§ **What you should do**
Gather all lines in the records below that include the word "document".

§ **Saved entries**
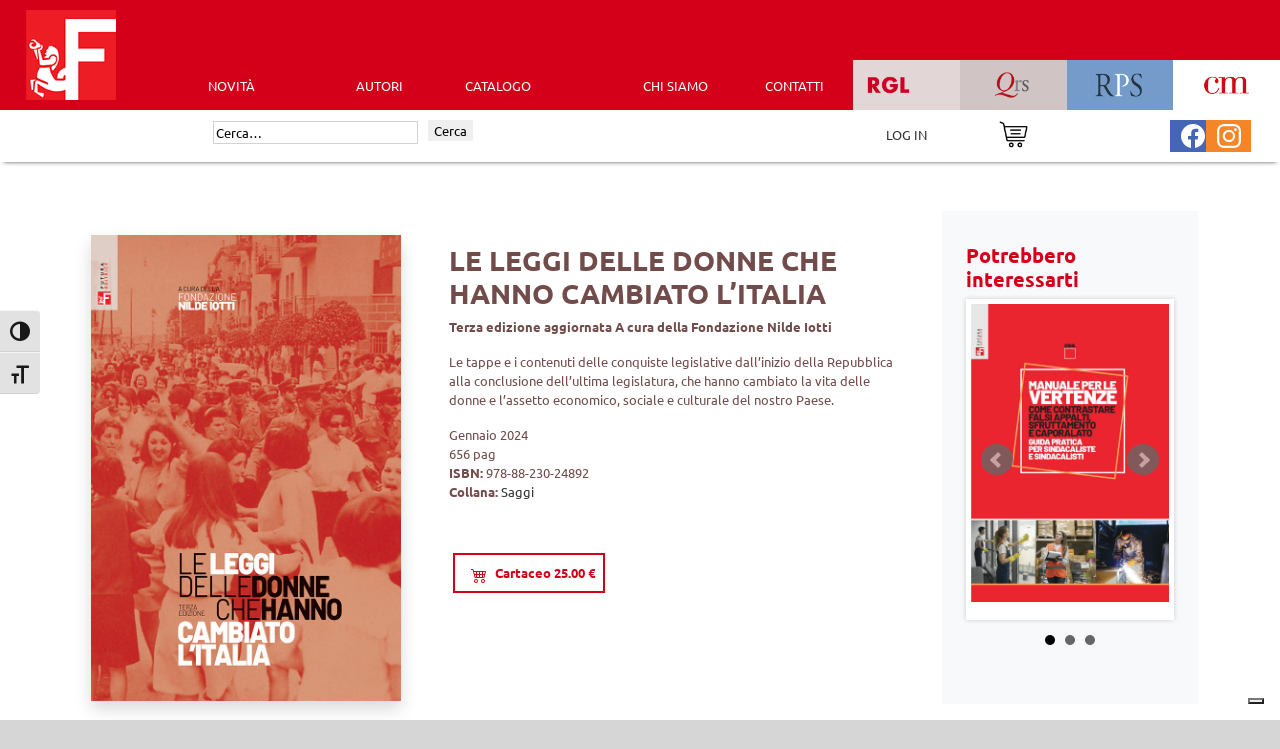

--- FILE ---
content_type: text/javascript
request_url: https://www.futura-editrice.it/wp-content/themes/Avada/js/futura.js?ver=6.9
body_size: 166
content:
jQuery(document).ready(function($){

    const evidenceCarousel = document.querySelector('#evidenceCarousel');

    const carousel = new bootstrap.Carousel(evidenceCarousel, {
        interval: 5000,
        touch: false
    });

§ **Exercise response**
jQuery(document).ready(function($){
    const evidenceCarousel = document.querySelector('#evidenceCarousel');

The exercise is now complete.